Jonas read Psalm 91 by candlelight. "He that dwelleth in the secret place of the most High shall abide under the shadow of the Almighty." But the shadow outside was growing darker.

The Marauders

They came on a Wednesday. A black SUV, no license plates. Five men. Two had machetes, one had a short pump shotgun. One wore a postal service jacket—likely stolen.

Jonas had prepared. He watched them from the cellar vents, heart pounding. They circled the cottage twice. One laughed. Then they began prying at the cellar doors.

A memory came to him—a sermon on separation. Come out from among them. Be ye separate. He clutched his old hunting rifle. Not to fire. Only to hold. He had no desire to kill. But he would not surrender.

He whispered: "For in the time of trouble he shall hide me in his pavilion..."

A distant gunshot cracked. The men paused. Another shot. Someone was shooting at them from the woods. Perhaps a neighbor after all? Or another group protecting their turf?

The SUV tore off. Jonas waited three hours before emerging.

The Great Tribulation

The days that followed were worse. No more radio broadcasts. No more food shipments. Sweden didn’t collapse all at once—it bled out slowly. People in cities starved. Some froze. Fridge units at the ICA stores became tombs for rotten food. Cash meant nothing. Banking systems offline.

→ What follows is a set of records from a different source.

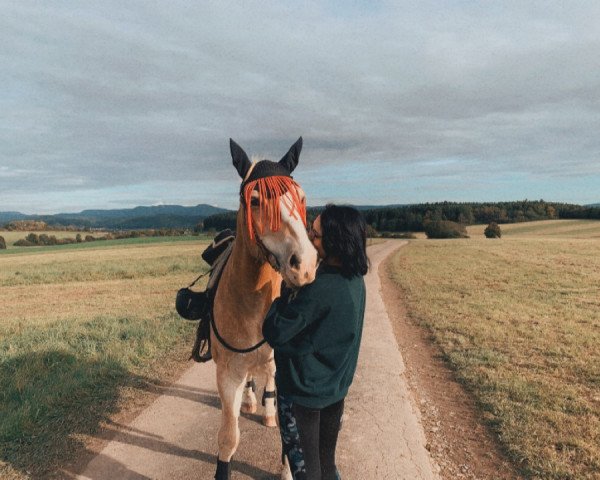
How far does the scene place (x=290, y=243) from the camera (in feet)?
7.50

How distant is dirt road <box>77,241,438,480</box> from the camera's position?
→ 3.86 m

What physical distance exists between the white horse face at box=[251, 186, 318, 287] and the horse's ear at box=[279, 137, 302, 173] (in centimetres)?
35

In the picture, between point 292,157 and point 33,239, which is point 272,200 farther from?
point 33,239

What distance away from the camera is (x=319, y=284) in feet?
7.69

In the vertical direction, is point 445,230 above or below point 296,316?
below

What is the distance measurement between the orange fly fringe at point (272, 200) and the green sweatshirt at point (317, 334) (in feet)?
1.31

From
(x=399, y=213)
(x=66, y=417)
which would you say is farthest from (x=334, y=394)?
(x=399, y=213)

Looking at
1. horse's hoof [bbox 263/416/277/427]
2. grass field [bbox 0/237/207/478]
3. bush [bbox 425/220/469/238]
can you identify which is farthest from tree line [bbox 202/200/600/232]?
horse's hoof [bbox 263/416/277/427]

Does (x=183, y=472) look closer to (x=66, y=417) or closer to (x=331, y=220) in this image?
(x=66, y=417)

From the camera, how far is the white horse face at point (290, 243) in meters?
2.19

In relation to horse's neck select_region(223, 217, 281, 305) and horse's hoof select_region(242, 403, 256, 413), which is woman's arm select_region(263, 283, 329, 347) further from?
horse's hoof select_region(242, 403, 256, 413)

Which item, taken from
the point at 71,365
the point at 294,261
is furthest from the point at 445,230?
the point at 294,261

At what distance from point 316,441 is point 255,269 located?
1.23m

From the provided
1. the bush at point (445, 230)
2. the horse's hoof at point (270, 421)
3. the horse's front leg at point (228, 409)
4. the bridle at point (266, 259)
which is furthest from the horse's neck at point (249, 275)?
the bush at point (445, 230)
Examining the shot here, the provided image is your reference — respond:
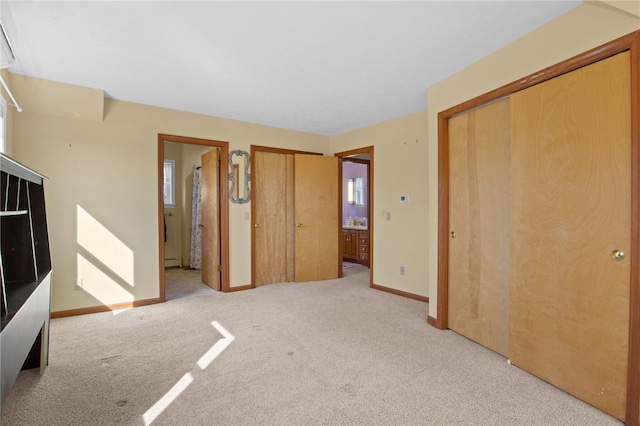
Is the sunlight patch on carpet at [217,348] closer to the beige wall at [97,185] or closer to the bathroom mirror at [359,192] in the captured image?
the beige wall at [97,185]

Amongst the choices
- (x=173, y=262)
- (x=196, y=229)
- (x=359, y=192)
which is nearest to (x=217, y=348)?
(x=196, y=229)

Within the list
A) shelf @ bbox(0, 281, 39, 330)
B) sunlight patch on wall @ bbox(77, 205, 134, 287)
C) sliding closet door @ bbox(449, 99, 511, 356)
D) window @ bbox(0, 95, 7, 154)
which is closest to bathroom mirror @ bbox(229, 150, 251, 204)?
sunlight patch on wall @ bbox(77, 205, 134, 287)

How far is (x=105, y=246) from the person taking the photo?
11.3ft

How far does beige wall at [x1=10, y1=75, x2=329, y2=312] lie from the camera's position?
3146 mm

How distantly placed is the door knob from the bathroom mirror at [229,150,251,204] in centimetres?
393

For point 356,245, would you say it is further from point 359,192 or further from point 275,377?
point 275,377

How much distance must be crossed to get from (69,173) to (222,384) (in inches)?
114

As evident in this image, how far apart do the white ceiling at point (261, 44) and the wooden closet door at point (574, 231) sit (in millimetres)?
618

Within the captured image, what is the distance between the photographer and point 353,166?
25.0ft

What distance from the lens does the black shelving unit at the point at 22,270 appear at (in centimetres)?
130

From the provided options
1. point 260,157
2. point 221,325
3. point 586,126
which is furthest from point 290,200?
point 586,126

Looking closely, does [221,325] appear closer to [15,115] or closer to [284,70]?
[284,70]

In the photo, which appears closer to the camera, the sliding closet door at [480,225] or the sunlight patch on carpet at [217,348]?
the sunlight patch on carpet at [217,348]

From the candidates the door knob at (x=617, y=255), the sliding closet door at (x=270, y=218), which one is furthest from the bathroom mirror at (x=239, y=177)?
the door knob at (x=617, y=255)
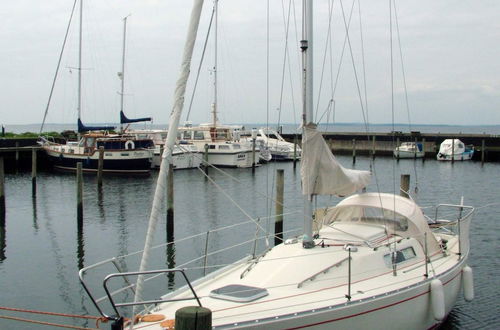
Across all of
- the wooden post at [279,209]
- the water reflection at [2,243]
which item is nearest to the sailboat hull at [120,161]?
the water reflection at [2,243]

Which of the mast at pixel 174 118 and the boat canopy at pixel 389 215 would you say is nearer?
the mast at pixel 174 118

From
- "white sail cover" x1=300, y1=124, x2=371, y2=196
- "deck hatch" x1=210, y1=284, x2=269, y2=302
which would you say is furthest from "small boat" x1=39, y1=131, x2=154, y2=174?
"deck hatch" x1=210, y1=284, x2=269, y2=302

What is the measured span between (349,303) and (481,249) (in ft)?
44.2

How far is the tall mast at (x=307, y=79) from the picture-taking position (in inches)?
456

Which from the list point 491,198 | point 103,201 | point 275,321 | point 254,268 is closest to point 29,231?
point 103,201

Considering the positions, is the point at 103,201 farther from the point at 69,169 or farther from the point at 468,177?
the point at 468,177

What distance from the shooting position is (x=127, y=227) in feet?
84.7

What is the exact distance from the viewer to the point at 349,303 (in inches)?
384

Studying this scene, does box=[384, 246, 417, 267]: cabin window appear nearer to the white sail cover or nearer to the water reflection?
the white sail cover

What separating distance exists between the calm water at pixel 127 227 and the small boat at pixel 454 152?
12.5 meters

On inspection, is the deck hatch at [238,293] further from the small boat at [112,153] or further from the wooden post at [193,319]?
the small boat at [112,153]

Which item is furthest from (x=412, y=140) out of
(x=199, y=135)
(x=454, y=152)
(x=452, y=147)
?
(x=199, y=135)

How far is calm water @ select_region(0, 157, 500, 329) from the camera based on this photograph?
1602 centimetres

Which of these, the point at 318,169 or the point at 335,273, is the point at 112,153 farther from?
the point at 335,273
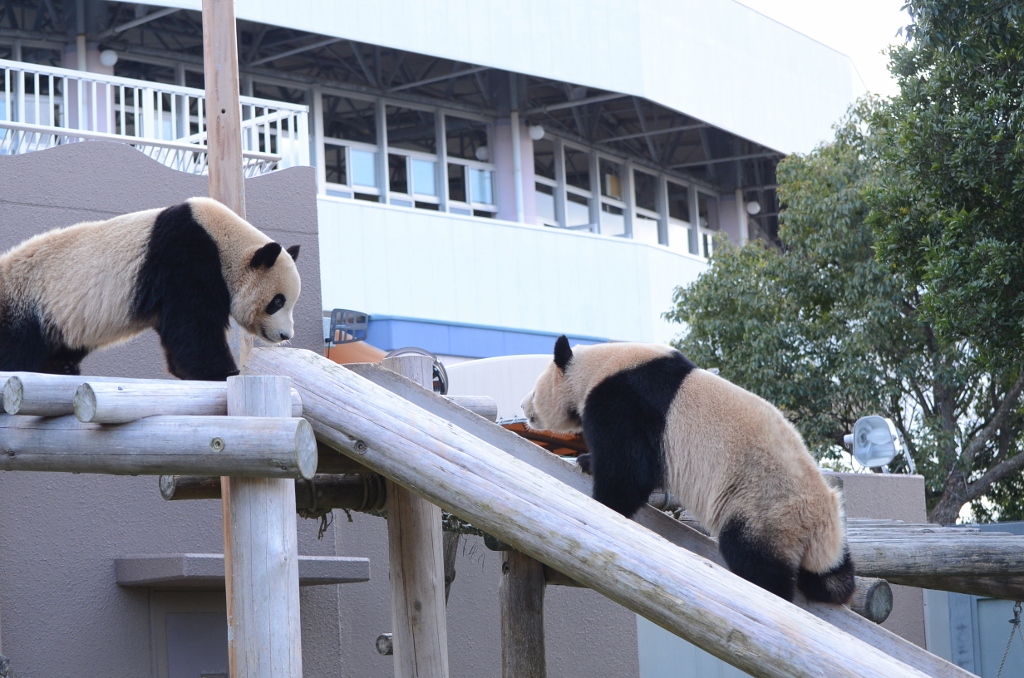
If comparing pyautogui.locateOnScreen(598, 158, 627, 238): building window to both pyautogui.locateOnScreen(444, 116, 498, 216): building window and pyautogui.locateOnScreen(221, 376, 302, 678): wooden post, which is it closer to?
pyautogui.locateOnScreen(444, 116, 498, 216): building window

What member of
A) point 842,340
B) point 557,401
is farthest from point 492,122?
point 557,401

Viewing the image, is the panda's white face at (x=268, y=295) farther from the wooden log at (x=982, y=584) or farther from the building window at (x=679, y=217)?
the building window at (x=679, y=217)

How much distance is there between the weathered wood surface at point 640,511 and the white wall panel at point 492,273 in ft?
42.1

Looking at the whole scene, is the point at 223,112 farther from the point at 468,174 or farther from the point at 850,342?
the point at 468,174

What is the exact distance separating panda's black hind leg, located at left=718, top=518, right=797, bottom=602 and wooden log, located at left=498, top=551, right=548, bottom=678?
1.75 metres

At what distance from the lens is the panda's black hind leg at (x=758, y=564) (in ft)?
15.3

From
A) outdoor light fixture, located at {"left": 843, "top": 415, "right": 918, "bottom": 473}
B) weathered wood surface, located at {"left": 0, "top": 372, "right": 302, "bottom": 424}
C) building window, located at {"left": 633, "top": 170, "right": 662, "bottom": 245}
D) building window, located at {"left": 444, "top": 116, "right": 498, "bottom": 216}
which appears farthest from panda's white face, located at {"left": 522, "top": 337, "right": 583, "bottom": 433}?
building window, located at {"left": 633, "top": 170, "right": 662, "bottom": 245}

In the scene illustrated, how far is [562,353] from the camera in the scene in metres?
5.51

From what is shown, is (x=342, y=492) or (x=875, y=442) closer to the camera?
(x=342, y=492)

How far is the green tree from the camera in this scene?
645 inches

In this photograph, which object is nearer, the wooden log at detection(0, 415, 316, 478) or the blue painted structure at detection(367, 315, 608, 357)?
the wooden log at detection(0, 415, 316, 478)

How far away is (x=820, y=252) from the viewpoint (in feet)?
55.3

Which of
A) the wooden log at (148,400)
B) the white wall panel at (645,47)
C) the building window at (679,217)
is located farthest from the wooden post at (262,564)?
the building window at (679,217)

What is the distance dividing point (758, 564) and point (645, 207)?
71.3ft
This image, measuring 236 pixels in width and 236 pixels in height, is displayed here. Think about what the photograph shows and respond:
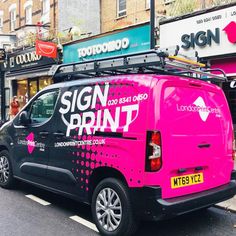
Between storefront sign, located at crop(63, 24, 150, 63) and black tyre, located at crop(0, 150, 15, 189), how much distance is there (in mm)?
7486

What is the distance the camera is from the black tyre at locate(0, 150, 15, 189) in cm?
657

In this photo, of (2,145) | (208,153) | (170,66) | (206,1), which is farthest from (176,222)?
(206,1)

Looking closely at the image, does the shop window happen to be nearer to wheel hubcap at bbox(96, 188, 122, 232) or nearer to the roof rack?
the roof rack

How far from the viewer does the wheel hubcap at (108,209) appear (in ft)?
14.2

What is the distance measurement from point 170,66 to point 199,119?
762mm

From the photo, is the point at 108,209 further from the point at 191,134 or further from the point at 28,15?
the point at 28,15

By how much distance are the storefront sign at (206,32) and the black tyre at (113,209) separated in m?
6.64

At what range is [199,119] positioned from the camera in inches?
180

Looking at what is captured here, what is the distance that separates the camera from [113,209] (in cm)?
438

Jonas lasted longer than most, but the gangs found new routes. They grew more organized, patrolling like wolves. Reports surfaced of elderly patients left to die in hospitals as care staff vanished. Of wild dogs dragging off the weak. Of corpses rotting in roadside ditches, ignored by everyone who passed.

And when it was all too much, Jonas read Revelation. He knew this wasn’t the end. Not yet. But it was the beginning of the end.

"For then shall be great tribulation, such as was not since the beginning of the world to this time, no, nor ever shall be."

Jonas closed the Bible and listened. The only sound now was the wind rattling the empty branches.